JFC: In writing those first two stories, in the third person, assuming a safe distance from which you could recreate, reenact, relive those moments of excitement, those moments of Allurement and Disappointment, in writing those stories from the position of the voyeur, what did you learn about desire?
SS: I learned that sometimes the imagination is far better than reality, and that desire is almost entirely conjured by half-truths and unfamiliarity-not ignorance, but simply not knowing enough to make a truly informed identity construction. The image of someone, which you carry in your head frequently doesn’t match up with who they really are. To learn the truth disappoints but also grounds. After that strange attraction lost its grip, after I had written it out of myself, I became much more pragmatic about many things. Desire, in its purest sense, requires one to narrow the eyes and blur the vision-figuratively speaking. When you turn off your intellectual consciousness and turn on your sensory radar, this is when some of those important illusion-dispelling details go unnoticed.
JFC: You talk a lot about illusions, about losing your illusions, yet, wouldn’t it be more correct to say that you, we, all of us, do not lose our illusions, per se, but instead replace one construct with another, no more ‘real’ than what came before?
SS: I suppose this is true. No one can ever know everything. Our mind simply fills in the blanks based on existing knowledge and natural extrapolation. But I’ve found that once I gained knowledge about something, I recognize the pattern again and again, like the proving of a geometric theorem. In the end, one could ask is there even such a thing as reality? Is there a baseline rule set that silently exerts its gravitation force on humankind? Reality is what you make it: reality is seated in perception, yet has nothing to do with logic. Personally, I believe there are no absolutes, but sometimes there are constants.

WORK TO COMPLETE:
(1) Rewrite everything in the interview on desire and illusion from "JFC: You talk" down to "what came before?", putting "framework" in place of "construct".
(2) Extend the interview on desire and illusion beyond its final answer.

STORED ROWS:
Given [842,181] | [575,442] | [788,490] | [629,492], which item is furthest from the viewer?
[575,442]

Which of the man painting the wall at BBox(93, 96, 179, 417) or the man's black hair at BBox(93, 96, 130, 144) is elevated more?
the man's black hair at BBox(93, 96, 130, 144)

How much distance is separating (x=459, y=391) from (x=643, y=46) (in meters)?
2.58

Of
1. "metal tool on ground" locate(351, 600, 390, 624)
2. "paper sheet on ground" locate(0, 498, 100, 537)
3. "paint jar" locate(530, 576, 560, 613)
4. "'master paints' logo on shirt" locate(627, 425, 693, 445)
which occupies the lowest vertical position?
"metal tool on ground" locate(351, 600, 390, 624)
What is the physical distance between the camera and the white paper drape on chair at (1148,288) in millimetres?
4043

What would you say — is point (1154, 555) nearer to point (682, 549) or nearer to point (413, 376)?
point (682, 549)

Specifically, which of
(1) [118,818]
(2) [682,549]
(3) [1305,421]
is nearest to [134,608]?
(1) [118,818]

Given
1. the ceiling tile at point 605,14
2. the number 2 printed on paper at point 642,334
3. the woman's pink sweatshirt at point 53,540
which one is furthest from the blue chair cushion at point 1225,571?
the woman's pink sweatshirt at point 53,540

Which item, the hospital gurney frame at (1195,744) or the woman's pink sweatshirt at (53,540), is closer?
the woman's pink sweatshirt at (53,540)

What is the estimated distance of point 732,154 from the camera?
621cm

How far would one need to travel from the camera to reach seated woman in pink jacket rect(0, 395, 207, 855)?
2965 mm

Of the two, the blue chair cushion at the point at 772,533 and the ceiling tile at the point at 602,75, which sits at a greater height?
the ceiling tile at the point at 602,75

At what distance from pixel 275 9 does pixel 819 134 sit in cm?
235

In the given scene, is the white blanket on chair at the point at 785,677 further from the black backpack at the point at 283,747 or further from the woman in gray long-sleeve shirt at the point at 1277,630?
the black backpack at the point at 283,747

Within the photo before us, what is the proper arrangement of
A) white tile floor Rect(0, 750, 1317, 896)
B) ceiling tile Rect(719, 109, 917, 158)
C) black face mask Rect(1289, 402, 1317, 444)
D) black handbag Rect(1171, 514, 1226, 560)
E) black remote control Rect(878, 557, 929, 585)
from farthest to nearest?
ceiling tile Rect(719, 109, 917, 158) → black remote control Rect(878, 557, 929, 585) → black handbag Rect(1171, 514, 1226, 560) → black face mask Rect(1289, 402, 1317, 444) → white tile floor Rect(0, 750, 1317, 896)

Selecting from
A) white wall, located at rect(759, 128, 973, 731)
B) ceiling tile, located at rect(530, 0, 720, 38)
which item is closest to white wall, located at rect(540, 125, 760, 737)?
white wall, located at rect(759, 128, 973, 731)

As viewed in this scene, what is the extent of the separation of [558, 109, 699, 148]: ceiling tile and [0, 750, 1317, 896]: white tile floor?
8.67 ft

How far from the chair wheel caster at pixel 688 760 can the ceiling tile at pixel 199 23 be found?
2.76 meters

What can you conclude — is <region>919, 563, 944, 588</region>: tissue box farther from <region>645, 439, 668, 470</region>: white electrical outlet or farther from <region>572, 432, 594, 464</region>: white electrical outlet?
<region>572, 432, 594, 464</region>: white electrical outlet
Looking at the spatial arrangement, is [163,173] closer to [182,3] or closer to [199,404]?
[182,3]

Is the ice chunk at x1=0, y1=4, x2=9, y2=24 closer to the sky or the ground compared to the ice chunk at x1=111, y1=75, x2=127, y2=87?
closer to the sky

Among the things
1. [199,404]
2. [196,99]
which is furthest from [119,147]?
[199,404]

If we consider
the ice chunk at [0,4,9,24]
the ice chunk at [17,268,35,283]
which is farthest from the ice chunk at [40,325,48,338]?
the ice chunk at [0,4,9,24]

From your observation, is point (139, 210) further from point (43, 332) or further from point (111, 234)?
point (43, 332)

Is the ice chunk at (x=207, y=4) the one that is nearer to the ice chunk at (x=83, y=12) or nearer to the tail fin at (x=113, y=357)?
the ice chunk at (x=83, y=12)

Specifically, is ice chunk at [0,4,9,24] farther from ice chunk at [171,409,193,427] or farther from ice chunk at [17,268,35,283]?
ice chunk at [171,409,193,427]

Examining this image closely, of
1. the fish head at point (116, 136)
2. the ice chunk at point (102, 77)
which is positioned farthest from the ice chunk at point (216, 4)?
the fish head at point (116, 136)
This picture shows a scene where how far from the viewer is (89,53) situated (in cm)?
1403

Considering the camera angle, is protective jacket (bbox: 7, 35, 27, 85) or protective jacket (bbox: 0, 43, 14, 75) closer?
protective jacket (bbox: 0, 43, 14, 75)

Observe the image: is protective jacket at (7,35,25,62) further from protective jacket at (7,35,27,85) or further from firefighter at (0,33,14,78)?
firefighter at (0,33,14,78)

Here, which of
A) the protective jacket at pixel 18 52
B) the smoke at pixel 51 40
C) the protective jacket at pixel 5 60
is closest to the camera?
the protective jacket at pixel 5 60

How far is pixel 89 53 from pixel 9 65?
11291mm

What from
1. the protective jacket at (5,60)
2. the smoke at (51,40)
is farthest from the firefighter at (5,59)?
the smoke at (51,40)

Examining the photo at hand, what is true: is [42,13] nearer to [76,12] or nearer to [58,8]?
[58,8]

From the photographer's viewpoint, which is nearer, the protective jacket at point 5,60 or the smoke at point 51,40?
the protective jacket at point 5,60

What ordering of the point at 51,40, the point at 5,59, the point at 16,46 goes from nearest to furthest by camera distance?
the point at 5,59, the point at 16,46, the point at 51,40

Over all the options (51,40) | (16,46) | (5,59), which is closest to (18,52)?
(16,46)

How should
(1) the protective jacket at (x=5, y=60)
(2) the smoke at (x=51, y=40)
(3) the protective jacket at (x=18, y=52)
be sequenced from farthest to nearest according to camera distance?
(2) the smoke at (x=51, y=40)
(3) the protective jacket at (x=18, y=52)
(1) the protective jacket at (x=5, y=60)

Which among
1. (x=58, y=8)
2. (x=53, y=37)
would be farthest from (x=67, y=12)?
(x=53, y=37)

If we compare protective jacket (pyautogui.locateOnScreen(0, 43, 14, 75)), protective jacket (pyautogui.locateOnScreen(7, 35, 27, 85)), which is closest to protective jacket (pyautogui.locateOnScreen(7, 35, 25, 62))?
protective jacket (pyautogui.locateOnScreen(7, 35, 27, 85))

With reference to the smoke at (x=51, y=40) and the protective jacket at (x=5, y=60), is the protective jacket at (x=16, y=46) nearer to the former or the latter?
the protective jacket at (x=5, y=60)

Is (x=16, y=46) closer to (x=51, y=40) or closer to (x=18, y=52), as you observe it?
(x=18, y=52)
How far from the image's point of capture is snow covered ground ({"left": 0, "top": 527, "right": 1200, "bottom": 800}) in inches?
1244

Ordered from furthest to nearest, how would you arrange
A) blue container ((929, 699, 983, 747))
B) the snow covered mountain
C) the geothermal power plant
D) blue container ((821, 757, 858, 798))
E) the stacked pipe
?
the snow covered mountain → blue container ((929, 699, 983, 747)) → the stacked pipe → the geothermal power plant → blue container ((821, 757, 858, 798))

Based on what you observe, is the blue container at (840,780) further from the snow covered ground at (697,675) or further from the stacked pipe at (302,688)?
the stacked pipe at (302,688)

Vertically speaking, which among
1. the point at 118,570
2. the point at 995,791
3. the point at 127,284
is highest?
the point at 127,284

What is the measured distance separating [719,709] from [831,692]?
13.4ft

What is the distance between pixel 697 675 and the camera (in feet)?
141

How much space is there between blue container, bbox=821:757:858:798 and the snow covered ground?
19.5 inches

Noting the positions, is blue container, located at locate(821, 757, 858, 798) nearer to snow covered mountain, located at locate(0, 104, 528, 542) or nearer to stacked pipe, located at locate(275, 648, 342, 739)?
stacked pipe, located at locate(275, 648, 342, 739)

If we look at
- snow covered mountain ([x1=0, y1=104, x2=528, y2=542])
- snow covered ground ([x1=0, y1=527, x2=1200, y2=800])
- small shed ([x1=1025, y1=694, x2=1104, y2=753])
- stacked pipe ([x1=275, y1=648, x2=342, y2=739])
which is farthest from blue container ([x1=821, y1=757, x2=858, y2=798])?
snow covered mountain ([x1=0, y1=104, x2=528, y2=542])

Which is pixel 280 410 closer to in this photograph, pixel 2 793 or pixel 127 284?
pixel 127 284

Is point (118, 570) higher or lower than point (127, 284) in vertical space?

RESPONSES PER TASK:
(1)
JFC: You talk a lot about illusions, about losing your illusions, yet, wouldn’t it be more correct to say that you, we, all of us, do not lose our illusions, per se, but instead replace one framework with another, no more ‘real’ than what came before?

(2)
JFC: So, after “A Singular Obsession,” what was next?
SS: Afterward, I think I wrote “In the Big House,” which is based in Pittsburgh, where I lived before D.C. That was also based on a man I know, who had only recently lost his wife. The two of them had played a very large roll in my life when I was in graduate school. And they did live in a huge house in Schenley Farms, which is very much like a gated community without the gate. The third character in the story, their enormous robber-baron style mansion (the bricks and mortar still black from steel mill soot), had been, in real life, mortgaged and re-mortgaged far past the roof rafters. Consequently, it became a prison escapable only by death. In the story, part of me is textually buried in the character of the teenage Alexa. Something vaguely similar had happened to me after his wife’s death. During her wake, in the presence of her ash urn (!), he cornered me in the kitchen as I brought some glasses in from outside where everyone was sitting. He did things like that. It wasn’t grief. He just doesn’t use his head when it comes to women. It was from this experience that “In the Big House” was born.
JFC: Why write about the auld one in the house? What possessed you about him? What is his secret, his arcane center that attracts you to him, that gives him power over you? You didn’t write about him just ‘cause you knew him. There was intrigue. You were looking for something. And tell me more about this girl. This Sphinx too has a secret, one that she is trying to discover for herself, within herself. What is her riddle, whose answer she seeks in Jackson?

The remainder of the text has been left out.